Published On: septembre 15, 2026Categories: Histoire

Treignes : cent mille ans d’humanité au Musée du Malgré-Tout

Il y a des noms de musées qui intriguent avant même que l’on ait poussé la porte. « Malgré-Tout » : on imagine une devise, une obstination, peut-être une revanche. La réalité est plus belle encore — c’est le nom du lieu-dit où furent menées les premières fouilles, et il a fini par coller à l’esprit de la maison : chercher, exhumer, comprendre, malgré tout.

À Treignes, dans ce petit village du Viroinval que l’on surnomme le « village des musées », le Musée du Malgré-Tout raconte l’histoire humaine de l’Entre-Sambre-et-Meuse depuis l’homme de Néandertal jusqu’à la fin de l’époque gallo-romaine. Derrière le bâtiment s’étend un parc où l’on a rebâti, grandeur nature, les habitats des premiers Européens. Et dans ses salles d’exposition temporaire se tient jusqu’au 13 novembre 2026 sa centième exposition.

Le tout à environ 30 minutes de route des Bungalows du Bonsoy. Autant dire une sortie d’automne idéale : couverte, passionnante, et parfaitement calibrée pour une demi-journée en famille.

Un musée d’archéologie né d’une association de chercheurs

Le Musée du Malgré-Tout est porté par le Cedarc, un centre d’études et de documentation archéologiques constitué en ASBL. Cela change tout : on n’est pas ici devant une vitrine décorative, mais devant le produit de fouilles réelles, menées dans la région, publiées, discutées. Le musée dispose d’un centre de documentation, d’une bibliothèque scientifique et de ses propres éditions.

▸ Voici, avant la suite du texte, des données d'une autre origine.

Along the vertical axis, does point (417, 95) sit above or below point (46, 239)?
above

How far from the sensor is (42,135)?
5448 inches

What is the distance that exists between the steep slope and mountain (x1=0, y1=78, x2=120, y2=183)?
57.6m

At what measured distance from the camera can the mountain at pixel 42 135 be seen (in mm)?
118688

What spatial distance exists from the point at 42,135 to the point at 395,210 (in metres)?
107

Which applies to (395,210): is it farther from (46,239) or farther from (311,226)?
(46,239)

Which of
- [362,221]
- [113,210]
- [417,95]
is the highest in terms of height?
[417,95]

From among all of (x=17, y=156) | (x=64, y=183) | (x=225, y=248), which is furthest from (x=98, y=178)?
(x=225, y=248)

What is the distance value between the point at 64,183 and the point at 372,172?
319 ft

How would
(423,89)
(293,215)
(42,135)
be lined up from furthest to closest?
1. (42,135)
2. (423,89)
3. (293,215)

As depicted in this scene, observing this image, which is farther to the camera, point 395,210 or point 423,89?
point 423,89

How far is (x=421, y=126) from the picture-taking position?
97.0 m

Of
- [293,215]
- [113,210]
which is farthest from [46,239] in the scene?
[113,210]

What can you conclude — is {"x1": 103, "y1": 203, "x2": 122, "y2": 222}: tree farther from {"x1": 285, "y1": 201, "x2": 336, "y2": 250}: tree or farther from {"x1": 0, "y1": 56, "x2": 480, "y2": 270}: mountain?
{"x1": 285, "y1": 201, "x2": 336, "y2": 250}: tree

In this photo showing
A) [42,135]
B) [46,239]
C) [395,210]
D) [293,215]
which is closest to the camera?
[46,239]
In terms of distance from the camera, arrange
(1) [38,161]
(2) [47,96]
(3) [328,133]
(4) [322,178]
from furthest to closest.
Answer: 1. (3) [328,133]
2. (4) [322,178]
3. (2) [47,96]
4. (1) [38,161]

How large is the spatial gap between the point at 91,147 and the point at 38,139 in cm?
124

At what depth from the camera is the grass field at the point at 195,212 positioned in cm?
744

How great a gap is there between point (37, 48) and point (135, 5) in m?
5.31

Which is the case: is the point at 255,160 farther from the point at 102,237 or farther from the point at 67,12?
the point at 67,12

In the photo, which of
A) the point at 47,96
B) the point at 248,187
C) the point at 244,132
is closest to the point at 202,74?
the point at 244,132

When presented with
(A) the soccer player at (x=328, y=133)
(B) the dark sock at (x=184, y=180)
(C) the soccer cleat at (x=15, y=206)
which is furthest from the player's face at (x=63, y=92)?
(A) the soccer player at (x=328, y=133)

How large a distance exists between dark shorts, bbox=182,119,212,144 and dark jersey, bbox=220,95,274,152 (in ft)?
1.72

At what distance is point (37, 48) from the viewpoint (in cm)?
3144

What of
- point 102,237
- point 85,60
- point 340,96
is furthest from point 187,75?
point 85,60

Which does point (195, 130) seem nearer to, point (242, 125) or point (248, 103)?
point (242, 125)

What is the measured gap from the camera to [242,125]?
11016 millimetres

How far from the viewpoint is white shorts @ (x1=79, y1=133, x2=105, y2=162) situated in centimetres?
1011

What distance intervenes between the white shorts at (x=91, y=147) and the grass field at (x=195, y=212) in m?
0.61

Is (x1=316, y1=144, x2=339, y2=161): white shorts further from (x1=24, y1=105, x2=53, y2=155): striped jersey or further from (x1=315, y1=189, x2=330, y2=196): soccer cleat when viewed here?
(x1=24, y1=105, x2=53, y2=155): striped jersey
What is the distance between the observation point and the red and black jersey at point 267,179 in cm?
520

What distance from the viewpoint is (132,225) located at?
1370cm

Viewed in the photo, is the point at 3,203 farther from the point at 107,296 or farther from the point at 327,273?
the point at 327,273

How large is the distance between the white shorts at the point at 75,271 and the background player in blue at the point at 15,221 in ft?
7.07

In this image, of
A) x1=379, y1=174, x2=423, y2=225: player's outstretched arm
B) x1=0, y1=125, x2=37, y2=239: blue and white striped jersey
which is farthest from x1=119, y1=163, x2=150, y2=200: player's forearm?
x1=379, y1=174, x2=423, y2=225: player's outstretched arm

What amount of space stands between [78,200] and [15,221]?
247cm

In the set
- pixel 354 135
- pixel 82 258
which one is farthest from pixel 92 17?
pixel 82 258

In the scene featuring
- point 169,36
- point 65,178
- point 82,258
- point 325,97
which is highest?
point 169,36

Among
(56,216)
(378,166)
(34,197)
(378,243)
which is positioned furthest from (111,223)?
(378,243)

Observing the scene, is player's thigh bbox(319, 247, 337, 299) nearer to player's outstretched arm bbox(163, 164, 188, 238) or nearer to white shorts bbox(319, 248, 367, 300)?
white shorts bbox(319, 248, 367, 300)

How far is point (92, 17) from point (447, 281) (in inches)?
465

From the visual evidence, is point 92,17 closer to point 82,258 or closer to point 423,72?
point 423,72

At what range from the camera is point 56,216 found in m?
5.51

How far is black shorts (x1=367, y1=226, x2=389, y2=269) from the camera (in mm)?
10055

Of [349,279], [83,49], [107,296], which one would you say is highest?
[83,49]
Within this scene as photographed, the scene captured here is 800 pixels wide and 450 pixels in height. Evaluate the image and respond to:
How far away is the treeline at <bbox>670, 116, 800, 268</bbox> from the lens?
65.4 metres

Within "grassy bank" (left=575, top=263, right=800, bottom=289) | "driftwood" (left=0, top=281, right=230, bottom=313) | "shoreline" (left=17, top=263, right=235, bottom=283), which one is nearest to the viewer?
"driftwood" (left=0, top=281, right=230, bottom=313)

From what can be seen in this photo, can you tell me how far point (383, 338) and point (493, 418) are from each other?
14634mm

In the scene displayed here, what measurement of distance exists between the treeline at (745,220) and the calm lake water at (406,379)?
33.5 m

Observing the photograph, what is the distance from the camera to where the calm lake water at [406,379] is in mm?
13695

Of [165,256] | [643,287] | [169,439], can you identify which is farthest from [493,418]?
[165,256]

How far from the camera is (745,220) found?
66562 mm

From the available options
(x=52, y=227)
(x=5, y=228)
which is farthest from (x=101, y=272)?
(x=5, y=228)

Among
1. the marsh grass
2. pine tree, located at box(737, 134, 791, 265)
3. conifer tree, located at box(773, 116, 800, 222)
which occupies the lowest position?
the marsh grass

Le parcours permanent est consacré à l’art et à l’archéologie de la Préhistoire et de l’Antiquité. On y remonte le fil : les premiers occupants de nos vallées, les chasseurs-cueilleurs du Paléolithique, les Néandertaliens dont l’Entre-Sambre-et-Meuse a livré tant de traces, puis les sociétés agricoles, et enfin la longue empreinte gallo-romaine.

Un musée d’archéologie réussi ne vous montre pas des objets : il vous montre des gestes. Une lame retouchée, une molaire de mammouth, une pierre de calage — et soudain, quelqu’un a vécu là.

Lames de silex et molaire de mammouth exposées dans une vitrine de musée
Des gestes plutôt que des objets : lames retouchées et molaire de mammouth.

L’objet du mois est d’ailleurs une belle illustration de cette proximité : une molaire de mammouth mise au jour au Trou du Poilu à Petigny, sur la commune de Couvin, à une vingtaine de kilomètres de Treignes. Le mammouth, ici, n’est pas une abstraction de manuel scolaire. Il a marché dans nos vallées.

Le Parc de la Préhistoire : six habitats reconstitués en plein air

À l’arrière du musée s’étend ce qui constitue, pour beaucoup de visiteurs, le vrai coup de cœur : le Parc de la Préhistoire. Six évocations d’habitats paléolithiques y ont été bâties en plein air, selon les plans au sol relevés lors de fouilles européennes et selon les comparaisons ethnographiques disponibles.

Habitat paléolithique reconstitué en plein air au Parc de la Préhistoire de Treignes
Six évocations d’habitats paléolithiques sont bâties en plein air derrière le musée.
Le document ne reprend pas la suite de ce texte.